Les éditions Taschen nous proposent de nouveau un très bel ouvrage, à la fois analyse et histoire du mobilier et de l’architecture d’intérieur depuis le XVIIIe siècle jusqu’à l’Art déco. Abondamment illustré (plus de 1 300 illustrations), très bien documenté et clairement écrit, il propose également un panorama des ébénistes et des designers les plus marquants. Cette promenade à travers deux cent cinquante ans d’histoire des styles permet de se faire une idée vivante des caractéristiques des différentes époques et des mutations qui ont affecté les tendances et courants stylistiques, en particulier dans les quatre pays les plus actifs en termes de création et de fabrication : France, Angleterre, Italie et Allemagne.
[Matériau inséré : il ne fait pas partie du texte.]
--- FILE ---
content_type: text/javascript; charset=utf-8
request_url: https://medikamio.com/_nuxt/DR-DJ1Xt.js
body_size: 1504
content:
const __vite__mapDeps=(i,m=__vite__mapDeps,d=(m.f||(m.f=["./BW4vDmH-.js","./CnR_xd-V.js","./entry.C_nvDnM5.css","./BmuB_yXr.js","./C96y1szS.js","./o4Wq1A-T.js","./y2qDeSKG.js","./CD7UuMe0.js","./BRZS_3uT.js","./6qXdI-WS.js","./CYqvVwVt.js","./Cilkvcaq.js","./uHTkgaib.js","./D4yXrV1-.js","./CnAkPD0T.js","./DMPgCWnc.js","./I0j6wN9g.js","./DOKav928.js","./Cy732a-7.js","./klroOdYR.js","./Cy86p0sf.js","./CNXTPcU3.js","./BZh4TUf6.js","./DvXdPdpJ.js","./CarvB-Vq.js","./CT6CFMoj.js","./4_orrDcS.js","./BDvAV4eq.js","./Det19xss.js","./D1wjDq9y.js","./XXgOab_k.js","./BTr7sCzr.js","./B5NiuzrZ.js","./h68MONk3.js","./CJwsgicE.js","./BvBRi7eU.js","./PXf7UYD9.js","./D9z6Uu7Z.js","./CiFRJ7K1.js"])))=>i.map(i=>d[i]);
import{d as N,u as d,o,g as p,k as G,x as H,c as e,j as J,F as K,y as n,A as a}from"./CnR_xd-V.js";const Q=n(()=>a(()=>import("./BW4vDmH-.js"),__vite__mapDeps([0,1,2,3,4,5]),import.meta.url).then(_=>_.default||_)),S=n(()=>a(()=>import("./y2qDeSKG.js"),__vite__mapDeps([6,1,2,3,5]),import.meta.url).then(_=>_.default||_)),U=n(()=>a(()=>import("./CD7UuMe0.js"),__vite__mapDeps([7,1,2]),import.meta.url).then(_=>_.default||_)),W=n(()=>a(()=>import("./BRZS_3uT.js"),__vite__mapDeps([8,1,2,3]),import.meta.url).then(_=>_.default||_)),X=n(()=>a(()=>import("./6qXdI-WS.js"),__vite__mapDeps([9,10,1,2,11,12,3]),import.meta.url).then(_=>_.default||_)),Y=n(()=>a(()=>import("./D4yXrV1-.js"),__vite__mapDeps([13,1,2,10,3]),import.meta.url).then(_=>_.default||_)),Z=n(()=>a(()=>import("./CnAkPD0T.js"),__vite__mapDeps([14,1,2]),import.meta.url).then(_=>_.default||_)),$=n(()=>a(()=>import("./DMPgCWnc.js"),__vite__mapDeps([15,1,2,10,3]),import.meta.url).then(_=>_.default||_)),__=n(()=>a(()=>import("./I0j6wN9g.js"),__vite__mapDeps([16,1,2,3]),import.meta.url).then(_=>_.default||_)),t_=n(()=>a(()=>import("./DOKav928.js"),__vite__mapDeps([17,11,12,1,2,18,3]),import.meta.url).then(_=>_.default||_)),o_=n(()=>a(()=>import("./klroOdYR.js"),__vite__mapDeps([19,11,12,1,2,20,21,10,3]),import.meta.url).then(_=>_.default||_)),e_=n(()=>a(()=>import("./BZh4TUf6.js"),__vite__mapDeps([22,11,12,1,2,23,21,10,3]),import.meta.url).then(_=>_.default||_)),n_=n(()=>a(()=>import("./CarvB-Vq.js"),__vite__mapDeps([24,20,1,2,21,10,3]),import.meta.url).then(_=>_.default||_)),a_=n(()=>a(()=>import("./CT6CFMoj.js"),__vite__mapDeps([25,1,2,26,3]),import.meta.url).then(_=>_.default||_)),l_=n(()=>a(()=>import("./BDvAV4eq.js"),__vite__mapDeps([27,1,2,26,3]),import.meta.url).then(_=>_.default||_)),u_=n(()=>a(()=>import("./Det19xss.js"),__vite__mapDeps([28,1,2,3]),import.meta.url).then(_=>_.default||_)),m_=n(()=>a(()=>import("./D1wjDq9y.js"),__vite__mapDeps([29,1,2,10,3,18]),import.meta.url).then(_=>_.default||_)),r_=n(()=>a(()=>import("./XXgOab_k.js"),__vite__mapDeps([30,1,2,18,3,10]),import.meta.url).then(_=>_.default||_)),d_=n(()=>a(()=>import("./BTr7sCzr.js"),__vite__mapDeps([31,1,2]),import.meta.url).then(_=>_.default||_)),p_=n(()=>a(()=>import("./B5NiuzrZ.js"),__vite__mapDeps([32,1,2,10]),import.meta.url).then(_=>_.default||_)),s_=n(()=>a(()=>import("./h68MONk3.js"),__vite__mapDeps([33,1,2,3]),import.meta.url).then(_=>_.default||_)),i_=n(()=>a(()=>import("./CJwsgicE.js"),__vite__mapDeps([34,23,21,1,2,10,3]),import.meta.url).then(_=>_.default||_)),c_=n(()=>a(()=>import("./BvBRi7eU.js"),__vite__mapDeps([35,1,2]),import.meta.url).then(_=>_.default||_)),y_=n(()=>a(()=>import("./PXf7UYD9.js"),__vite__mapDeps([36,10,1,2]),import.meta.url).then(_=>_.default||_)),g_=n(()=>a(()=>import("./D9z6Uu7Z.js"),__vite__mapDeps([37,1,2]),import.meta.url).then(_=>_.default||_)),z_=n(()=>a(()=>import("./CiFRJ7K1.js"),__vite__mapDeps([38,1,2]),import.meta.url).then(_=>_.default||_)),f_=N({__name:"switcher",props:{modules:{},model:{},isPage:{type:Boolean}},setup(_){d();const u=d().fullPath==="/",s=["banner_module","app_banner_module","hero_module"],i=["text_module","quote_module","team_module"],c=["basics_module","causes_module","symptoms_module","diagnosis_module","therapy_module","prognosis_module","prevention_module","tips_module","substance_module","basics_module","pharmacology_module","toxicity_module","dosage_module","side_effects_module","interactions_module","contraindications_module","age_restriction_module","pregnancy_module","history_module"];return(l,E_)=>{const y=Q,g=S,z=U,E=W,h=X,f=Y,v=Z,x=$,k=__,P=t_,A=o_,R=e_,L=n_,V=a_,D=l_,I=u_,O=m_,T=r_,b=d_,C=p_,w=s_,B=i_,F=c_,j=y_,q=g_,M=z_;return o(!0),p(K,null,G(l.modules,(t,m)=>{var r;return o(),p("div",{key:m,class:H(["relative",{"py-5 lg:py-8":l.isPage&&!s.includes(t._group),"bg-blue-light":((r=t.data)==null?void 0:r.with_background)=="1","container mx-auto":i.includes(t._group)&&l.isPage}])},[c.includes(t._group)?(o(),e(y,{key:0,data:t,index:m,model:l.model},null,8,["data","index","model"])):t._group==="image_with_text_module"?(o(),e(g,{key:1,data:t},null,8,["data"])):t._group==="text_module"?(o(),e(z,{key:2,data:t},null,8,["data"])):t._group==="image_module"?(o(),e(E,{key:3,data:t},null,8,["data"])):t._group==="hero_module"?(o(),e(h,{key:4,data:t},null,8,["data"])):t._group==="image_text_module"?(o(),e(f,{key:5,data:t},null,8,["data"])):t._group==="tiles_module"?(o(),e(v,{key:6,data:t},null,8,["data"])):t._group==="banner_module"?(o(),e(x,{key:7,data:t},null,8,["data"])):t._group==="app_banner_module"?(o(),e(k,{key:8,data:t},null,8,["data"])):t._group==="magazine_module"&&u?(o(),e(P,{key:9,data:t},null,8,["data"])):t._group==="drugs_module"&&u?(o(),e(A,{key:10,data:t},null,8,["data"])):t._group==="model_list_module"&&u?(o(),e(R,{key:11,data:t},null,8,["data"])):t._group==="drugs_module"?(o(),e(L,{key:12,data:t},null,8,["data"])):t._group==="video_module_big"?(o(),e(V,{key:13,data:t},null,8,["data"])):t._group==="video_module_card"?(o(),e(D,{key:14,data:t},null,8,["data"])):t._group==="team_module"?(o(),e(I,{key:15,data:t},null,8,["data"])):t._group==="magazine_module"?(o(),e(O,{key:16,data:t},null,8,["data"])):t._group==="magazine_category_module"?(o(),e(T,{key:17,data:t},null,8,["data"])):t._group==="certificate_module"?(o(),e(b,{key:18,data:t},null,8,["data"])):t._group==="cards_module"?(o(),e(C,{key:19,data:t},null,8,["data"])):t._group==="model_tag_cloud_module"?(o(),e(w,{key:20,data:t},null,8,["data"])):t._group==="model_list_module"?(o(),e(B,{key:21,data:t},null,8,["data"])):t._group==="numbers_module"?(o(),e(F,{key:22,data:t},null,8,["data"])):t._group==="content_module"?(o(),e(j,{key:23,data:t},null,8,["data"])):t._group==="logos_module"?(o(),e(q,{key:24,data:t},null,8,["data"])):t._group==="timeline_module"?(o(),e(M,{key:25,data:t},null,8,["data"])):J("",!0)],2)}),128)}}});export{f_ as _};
La précision des analyses, qui offrent au lecteur les moyens d’analyser ensuite par lui-même d’autres styles, console de l’absence de meubles (moins brillants, souvent plus rustiques) d’autres pays.

L’ouvrage s’ouvre sur le XVIIIe siècle : siècle de la laque et des marqueteries, siècle de la gloire de Venise et des magnifiques planches d’ébénisterie de l’Encyclopédie de Diderot et d’Alembert. Siècle où les styles rivalisent de raffinement et de recherche. Rococo, néoclassicisme, « exotisme » et « retour à l’antiquité » créent une diversité dans laquelle chaque artisan trouve sa marque et sa liberté. N’oublions pas, en effet, que les grands ébénistes comme les grands « décorateurs » (tous ceux qui participaient, de près ou de loin, à la décoration des intérieurs) possédaient et revendiquaient le statut d’artisan. La rupture entre l’art (considéré comme noble) et l’artisanat (déconsidéré du même coup), rupture consacrée par la bourgeoisie industrielle du XIXe siècle, n’était pas encore consommée.
Les styles des meubles vont évoluer à mesure qu’elle le deviendra. Si une certaine profusion des styles parcourt également le XIXe siècle, l’uniformisation apparaît. La bourgeoisie est à la recherche d’un style simple, correspondant aux nouveaux intérieurs. Le principe décoratif laisse la place au principe de confort. A la même période, l’artisanat disparaît peu à peu, laissant la place aux procédés de fabrication industriels. Plusieurs passages du livre, très bien conçus, en analysent les causes et les conséquences.

L’ouvrage se clôt sur l’Art déco, reflet des grands bouleversements politiques et esthétiques que connaît l’Europe entre 1900 et 1930. Moment charnière de l’histoire du mobilier et de la décoration : les nouveaux matériaux favorisent les profusions des imaginations, participent de la naissance du design. Vienne est l’exemple le plus flagrant du décalage qui apparaît alors entre une Histoire tragique et un style qui multiplie les courbes et les motifs, comme pour faire oublier les guerres qui éclatent ou menacent.
Déjà très complet, le livre s’enrichit des biographies des menuisiers et ébénistes célèbres et d’un lexique des principaux termes techniques. Tout est réuni pour transformer ce qui n’aurait pu être qu’un beau livre de plus en une véritable encyclopédie du mobilier. Un très beau travail à un prix, comme c’est la règle chez Taschen, très abordable.